This memo describes the details of requirements and preconditions for
making "Global-Scope" IP anycast nodes for authoritative name
servers, with the conformance of the practices in RFC 2182, 2870,
3258 and Anycast BCP.
And this memo also describes our findings and experiences for making
IP anycast nodes for us. Authors hope that it is useful for DNS
operators that they will walk on the same way in the future,
especially for TLD operators.
In this memo, authors focus on "BGP anycast" for making "Global-
scope" IP anycast nodes. It is the currently most popular technology
for making IP anycast nodes and it is already used for making some
root and TLD DNS server nodes. Authors think a part of the basic
point of view can be applied to "Local-scope" IP anycast, too.
2. BGP Anycast and DNS Service
BGP anycast is a part of IP anycasting technology. It uses a shared
IP address block and a shared AS number for BGP anycast nodes, and
their nodes are placed in the Internet. Reachability of each nodes
are served by BGP routing protocol [8].

==*==

What two shared resources does the anycast memo say BGP anycast nodes use?

## Dataset excerpt
==*==

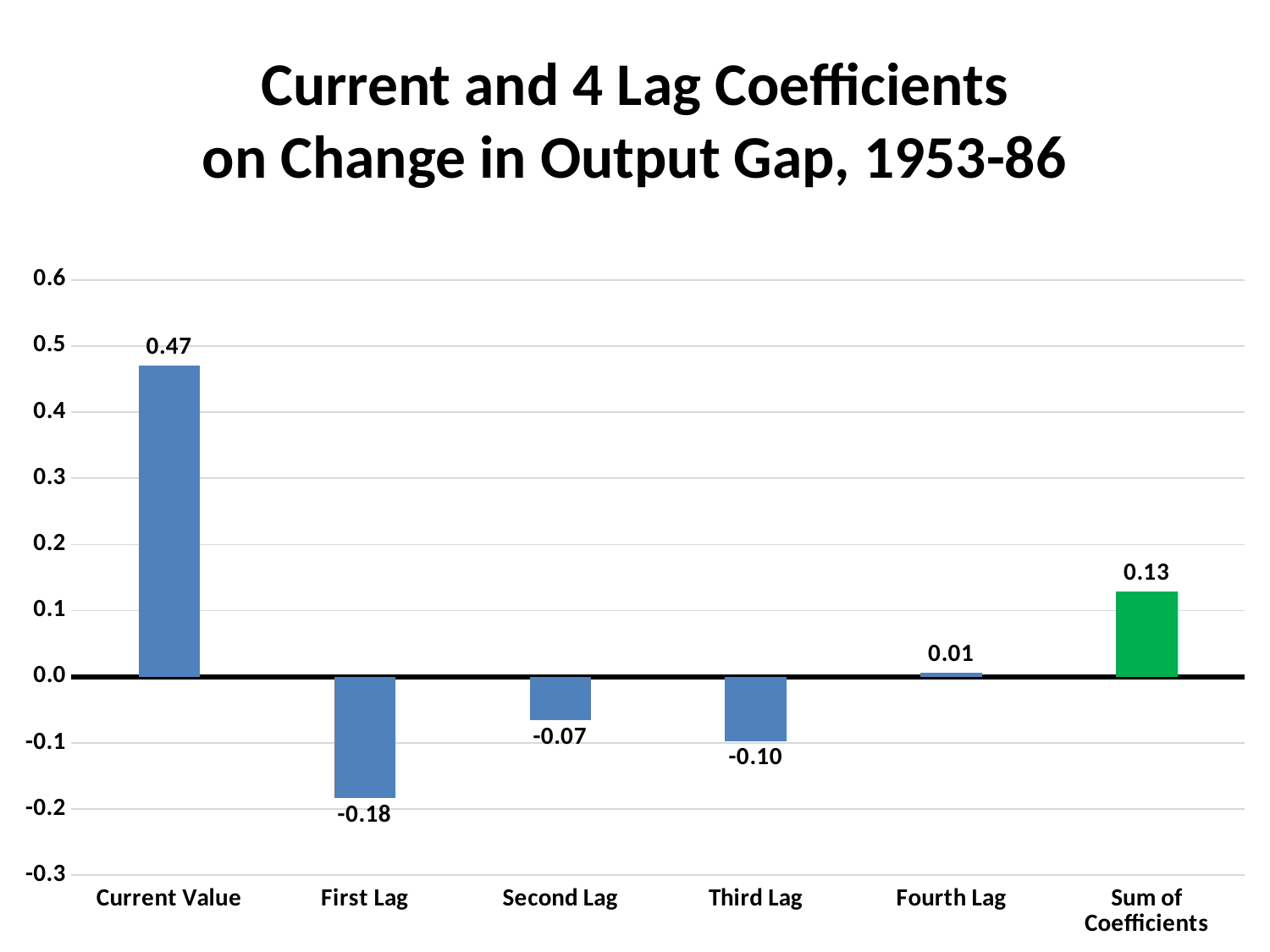
Which category has the highest value? Current Value Which category has the lowest value? First Lag What is the value for Third Lag? -0.10 How many categories are shown on the x axis? 6 Which is larger, the value for Second Lag or the value for Third Lag? Second Lag What is the value for First Lag? -0.18 What kind of chart is this? bar chart What is the difference between the values for Current Value and Sum of Coefficients? 0.34 What is the value for Sum of Coefficients? 0.13 Which bar is coloured green? Sum of Coefficients What is the value for Current Value? 0.47 Is the value for Current Value greater or less than 0.4? greater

==*==

## Response below
A shared IP address block and a shared AS number.